New China panel to streamline border response

November 15, 2013 10:56 pm | Updated 10:56 pm IST - BEIJING:

A newly set up National Security Commission (NSC) under President Xi Jinping will allow China to mount a more unified and prompt response to both border issues and internal security threats, according to a new policy document released on Friday.

The NSC, Mr. Xi said in the document, would address “two pressures” China is facing. “Internationally, the country needs to safeguard its sovereignty, security and development interests; domestically, political security and social stability should be ensured,” the President was quoted as saying in the document, by the official Xinhua news agency.

Friday’s policy document, titled a “decision on major issues concerning comprehensive and far-reaching reforms,” was released by the Communist Party of China (CPC) following a key four-day meeting of the new leadership, which concluded here on November 12.

While the meeting’s focus was agreeing on a blueprint for economic reforms, the plenum also agreed to set up a first-ever NSC. The commission, analysts have said, would help Mr. Xi directly assert his authority on security issues — and, observers noted, raise both the President’s powers and his profile.

Mr. Xi, in Friday’s document, described “State security and social stability” as “preconditions for reform and development.” On the domestic front, the commission will focus on both social stability and addressing security threats — an issue that has received prominence following last month’s attack in Tiananmen Square.

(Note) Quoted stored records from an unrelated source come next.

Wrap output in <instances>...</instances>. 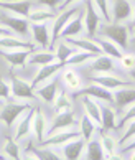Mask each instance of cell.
<instances>
[{
  "label": "cell",
  "mask_w": 135,
  "mask_h": 160,
  "mask_svg": "<svg viewBox=\"0 0 135 160\" xmlns=\"http://www.w3.org/2000/svg\"><path fill=\"white\" fill-rule=\"evenodd\" d=\"M128 74V79H132V82H135V68H132L130 71H127Z\"/></svg>",
  "instance_id": "cell-50"
},
{
  "label": "cell",
  "mask_w": 135,
  "mask_h": 160,
  "mask_svg": "<svg viewBox=\"0 0 135 160\" xmlns=\"http://www.w3.org/2000/svg\"><path fill=\"white\" fill-rule=\"evenodd\" d=\"M63 68H64V63H60V61H55V63H51V64L40 66V69H38V73L35 74V79H33L31 84L36 88V86H40V84H43V82L50 81L53 76L58 74Z\"/></svg>",
  "instance_id": "cell-19"
},
{
  "label": "cell",
  "mask_w": 135,
  "mask_h": 160,
  "mask_svg": "<svg viewBox=\"0 0 135 160\" xmlns=\"http://www.w3.org/2000/svg\"><path fill=\"white\" fill-rule=\"evenodd\" d=\"M87 142L83 139V137H78L71 142H68L66 145L63 147V155L66 160H79L81 155H83V152L86 149Z\"/></svg>",
  "instance_id": "cell-23"
},
{
  "label": "cell",
  "mask_w": 135,
  "mask_h": 160,
  "mask_svg": "<svg viewBox=\"0 0 135 160\" xmlns=\"http://www.w3.org/2000/svg\"><path fill=\"white\" fill-rule=\"evenodd\" d=\"M58 61L56 53L53 50H43V51H33V55L28 58V63L35 64V66H45V64H51Z\"/></svg>",
  "instance_id": "cell-27"
},
{
  "label": "cell",
  "mask_w": 135,
  "mask_h": 160,
  "mask_svg": "<svg viewBox=\"0 0 135 160\" xmlns=\"http://www.w3.org/2000/svg\"><path fill=\"white\" fill-rule=\"evenodd\" d=\"M31 134L35 135V140H36L38 145L48 135V121H46L45 114L38 106H36V111H35V117H33V124H31Z\"/></svg>",
  "instance_id": "cell-16"
},
{
  "label": "cell",
  "mask_w": 135,
  "mask_h": 160,
  "mask_svg": "<svg viewBox=\"0 0 135 160\" xmlns=\"http://www.w3.org/2000/svg\"><path fill=\"white\" fill-rule=\"evenodd\" d=\"M31 7V0H3V2H0L2 10H7L17 17H25V18H28Z\"/></svg>",
  "instance_id": "cell-14"
},
{
  "label": "cell",
  "mask_w": 135,
  "mask_h": 160,
  "mask_svg": "<svg viewBox=\"0 0 135 160\" xmlns=\"http://www.w3.org/2000/svg\"><path fill=\"white\" fill-rule=\"evenodd\" d=\"M86 153H87V160H104L105 158V152L97 139H91L87 142Z\"/></svg>",
  "instance_id": "cell-33"
},
{
  "label": "cell",
  "mask_w": 135,
  "mask_h": 160,
  "mask_svg": "<svg viewBox=\"0 0 135 160\" xmlns=\"http://www.w3.org/2000/svg\"><path fill=\"white\" fill-rule=\"evenodd\" d=\"M0 2H3V0H0Z\"/></svg>",
  "instance_id": "cell-54"
},
{
  "label": "cell",
  "mask_w": 135,
  "mask_h": 160,
  "mask_svg": "<svg viewBox=\"0 0 135 160\" xmlns=\"http://www.w3.org/2000/svg\"><path fill=\"white\" fill-rule=\"evenodd\" d=\"M99 37H104L110 41H114L117 46H120L122 50L128 48V40H130V32H128V27L124 23H107L99 27L97 32Z\"/></svg>",
  "instance_id": "cell-1"
},
{
  "label": "cell",
  "mask_w": 135,
  "mask_h": 160,
  "mask_svg": "<svg viewBox=\"0 0 135 160\" xmlns=\"http://www.w3.org/2000/svg\"><path fill=\"white\" fill-rule=\"evenodd\" d=\"M10 35H13V32H12L10 28L0 25V38H2V37H10Z\"/></svg>",
  "instance_id": "cell-47"
},
{
  "label": "cell",
  "mask_w": 135,
  "mask_h": 160,
  "mask_svg": "<svg viewBox=\"0 0 135 160\" xmlns=\"http://www.w3.org/2000/svg\"><path fill=\"white\" fill-rule=\"evenodd\" d=\"M81 102H83V109L86 116H89L97 126H101V102L89 96H81Z\"/></svg>",
  "instance_id": "cell-25"
},
{
  "label": "cell",
  "mask_w": 135,
  "mask_h": 160,
  "mask_svg": "<svg viewBox=\"0 0 135 160\" xmlns=\"http://www.w3.org/2000/svg\"><path fill=\"white\" fill-rule=\"evenodd\" d=\"M97 55H94V53H87V51H83V50H78L76 48V51L73 53L71 56H69V60L66 61V64L64 66H79V64H84L87 61H91L92 58H96Z\"/></svg>",
  "instance_id": "cell-35"
},
{
  "label": "cell",
  "mask_w": 135,
  "mask_h": 160,
  "mask_svg": "<svg viewBox=\"0 0 135 160\" xmlns=\"http://www.w3.org/2000/svg\"><path fill=\"white\" fill-rule=\"evenodd\" d=\"M35 94H36V98L40 101H43V102H51L55 101L56 94H58V81L56 79H50L43 82V84H40L35 88Z\"/></svg>",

On the external front, Mr. Xi highlighted maintaining sovereignty as a specific challenge, indicating that the NSC may play a role in managing China’s many territorial disputes, whether with India on the west, over the South China Sea, or with Japan over the disputed Diaoyu or Senkaku islands in the East China Sea.

“With only the Coast Guard given responsibility for the Senkaku islands and the South China Sea, there is a demand within China that the new body should plan for all of these threats,” said Srikanth Kondapalli, an expert on the Chinese military at Jawaharlal Nehru University.

He said the NSC could have “an impact on the Indian front,” where recent spats over the disputed border have highlighted, according to some analysts, gaps in the Chinese chain of command. Troops were involved in a three-week stand-off in April in Depsang, in Ladakh, after Chinese soldiers set up a tent in disputed territory.

“The Chinese have not explained why Depsang happened,” Professor Kondapalli said.

“That the Chinese themselves have not given an explanation suggests that at their end this issue is highly complicated.”

Professor Kondapalli said the NSC might look to address the “disjuncture” between the People’s Liberation Army (PLA), which is tasked with border defence, and the increasingly influential People’s Armed Police Force (PAPF) which often deals with terrorism and separatist-related threats.

“China has already put up huge outposts with integrated command systems over 20,000 km of its borders,” he said. “Yet the Depsang incident happened, which indicates the need for more centralised decision-making. It’s perhaps not a coincidence,” he added, “that the Depsang incident came a few months before this commission was set up.”